How to tell apart: Ludwigite is the harder of the two (Mohs 5 vs. 4); streak differs — Hydroxylborite leaves white, Ludwigite leaves black; luster reads vitreous on Hydroxylborite and submetallic on Ludwigite.

How to tell apart: Luster reads vitreous on Hydroxylborite and dull on Szaibelyite.

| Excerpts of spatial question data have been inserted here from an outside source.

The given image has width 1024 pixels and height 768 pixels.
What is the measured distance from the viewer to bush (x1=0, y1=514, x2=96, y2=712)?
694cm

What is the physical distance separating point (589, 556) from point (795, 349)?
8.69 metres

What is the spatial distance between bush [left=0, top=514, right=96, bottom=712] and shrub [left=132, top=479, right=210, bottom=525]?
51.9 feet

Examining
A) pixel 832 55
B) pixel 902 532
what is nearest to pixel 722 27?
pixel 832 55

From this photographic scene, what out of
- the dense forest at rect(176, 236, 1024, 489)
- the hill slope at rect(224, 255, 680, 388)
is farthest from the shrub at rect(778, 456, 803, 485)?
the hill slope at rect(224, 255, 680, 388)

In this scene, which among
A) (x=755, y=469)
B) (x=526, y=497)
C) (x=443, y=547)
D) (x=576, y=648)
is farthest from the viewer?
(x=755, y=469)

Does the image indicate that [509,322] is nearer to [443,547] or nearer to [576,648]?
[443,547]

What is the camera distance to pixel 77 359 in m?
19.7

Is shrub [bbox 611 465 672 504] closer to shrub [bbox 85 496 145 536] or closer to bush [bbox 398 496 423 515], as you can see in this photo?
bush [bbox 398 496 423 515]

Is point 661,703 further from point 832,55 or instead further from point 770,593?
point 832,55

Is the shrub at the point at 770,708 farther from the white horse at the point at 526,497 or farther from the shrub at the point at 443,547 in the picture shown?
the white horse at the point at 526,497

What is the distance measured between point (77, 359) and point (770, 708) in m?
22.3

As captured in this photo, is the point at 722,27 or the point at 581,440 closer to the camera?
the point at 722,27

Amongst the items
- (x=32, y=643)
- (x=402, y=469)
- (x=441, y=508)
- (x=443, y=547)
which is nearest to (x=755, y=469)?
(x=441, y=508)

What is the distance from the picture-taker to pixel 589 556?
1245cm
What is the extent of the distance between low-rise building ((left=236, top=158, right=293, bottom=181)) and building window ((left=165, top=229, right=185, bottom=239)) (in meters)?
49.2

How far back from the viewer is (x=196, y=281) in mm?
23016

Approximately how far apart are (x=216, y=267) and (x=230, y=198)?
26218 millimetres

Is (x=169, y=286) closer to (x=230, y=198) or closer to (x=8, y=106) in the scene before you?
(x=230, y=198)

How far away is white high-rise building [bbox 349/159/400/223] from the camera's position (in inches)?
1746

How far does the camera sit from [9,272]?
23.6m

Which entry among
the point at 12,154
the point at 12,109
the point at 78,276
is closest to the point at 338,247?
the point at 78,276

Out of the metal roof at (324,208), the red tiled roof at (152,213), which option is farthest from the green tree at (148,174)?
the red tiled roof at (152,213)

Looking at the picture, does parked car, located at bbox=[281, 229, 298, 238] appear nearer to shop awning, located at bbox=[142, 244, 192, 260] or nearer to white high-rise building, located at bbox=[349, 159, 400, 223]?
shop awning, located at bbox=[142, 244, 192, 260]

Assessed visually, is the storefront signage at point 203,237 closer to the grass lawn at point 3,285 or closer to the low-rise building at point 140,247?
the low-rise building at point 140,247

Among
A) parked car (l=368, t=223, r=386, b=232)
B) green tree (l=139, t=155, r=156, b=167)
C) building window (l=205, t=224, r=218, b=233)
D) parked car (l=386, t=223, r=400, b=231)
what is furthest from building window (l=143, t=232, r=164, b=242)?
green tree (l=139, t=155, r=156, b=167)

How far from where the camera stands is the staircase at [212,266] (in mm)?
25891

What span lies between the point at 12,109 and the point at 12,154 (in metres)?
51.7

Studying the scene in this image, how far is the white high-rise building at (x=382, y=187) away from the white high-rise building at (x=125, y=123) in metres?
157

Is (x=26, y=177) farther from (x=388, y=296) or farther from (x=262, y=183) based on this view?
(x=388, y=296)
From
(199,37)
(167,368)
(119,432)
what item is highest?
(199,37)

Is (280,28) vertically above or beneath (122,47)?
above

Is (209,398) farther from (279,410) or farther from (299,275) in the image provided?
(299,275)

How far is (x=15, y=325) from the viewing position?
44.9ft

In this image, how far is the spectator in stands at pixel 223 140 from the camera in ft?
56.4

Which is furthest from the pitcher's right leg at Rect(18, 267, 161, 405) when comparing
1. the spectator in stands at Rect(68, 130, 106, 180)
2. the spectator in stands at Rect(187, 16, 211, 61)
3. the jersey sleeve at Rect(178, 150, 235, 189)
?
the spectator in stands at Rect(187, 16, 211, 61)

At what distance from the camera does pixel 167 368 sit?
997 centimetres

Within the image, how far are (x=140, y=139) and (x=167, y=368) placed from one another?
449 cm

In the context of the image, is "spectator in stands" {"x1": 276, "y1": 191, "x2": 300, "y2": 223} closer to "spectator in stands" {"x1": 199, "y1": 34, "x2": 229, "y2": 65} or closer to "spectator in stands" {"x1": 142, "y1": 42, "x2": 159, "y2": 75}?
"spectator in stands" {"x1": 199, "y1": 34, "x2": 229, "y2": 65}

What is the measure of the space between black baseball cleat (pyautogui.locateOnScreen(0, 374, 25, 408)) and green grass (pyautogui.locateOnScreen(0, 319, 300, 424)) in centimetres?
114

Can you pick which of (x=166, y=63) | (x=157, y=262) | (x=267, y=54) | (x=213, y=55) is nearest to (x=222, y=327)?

Often found alongside hydroxylborite
Minerals reported to co-occur with hydroxylborite. Spotting these in float or country rock is a strong cue you are in the right ground.
All properties
- Chemical formula
- Mg₃(BO₃)(OH,F,Cl)₃
- Mohs hardness
- 4
- Density
- 2.71 g/cm³
- Streak
- White
- Luster
- Vitreous
- Transparency
- Transparent
- Crystal system
- Orthorhombic
- Crystal habit
- Prismatic Crystals, Aggregates
- Cleavage
- Good
- Rarity
- Rare
- Uses
- Collector
- Host rock
- Metamorphosed Limestone and Skarn Deposits
- Typical price
- $50-300 per specimen
Where rockhounds find hydroxylborite
Classic worldwide localities
- Långban, Sweden
- Kola Peninsula, Russia
Field-hunting tip
Look in metamorphosed limestone and skarn deposits country — that is the host setting where hydroxylborite typically forms. If you start seeing dolomite, calcite, tremolite in float, you are in the right ground. Field specimens usually show a prismatic crystals, aggregates habit, so train your eye for that shape before scanning the outcrop.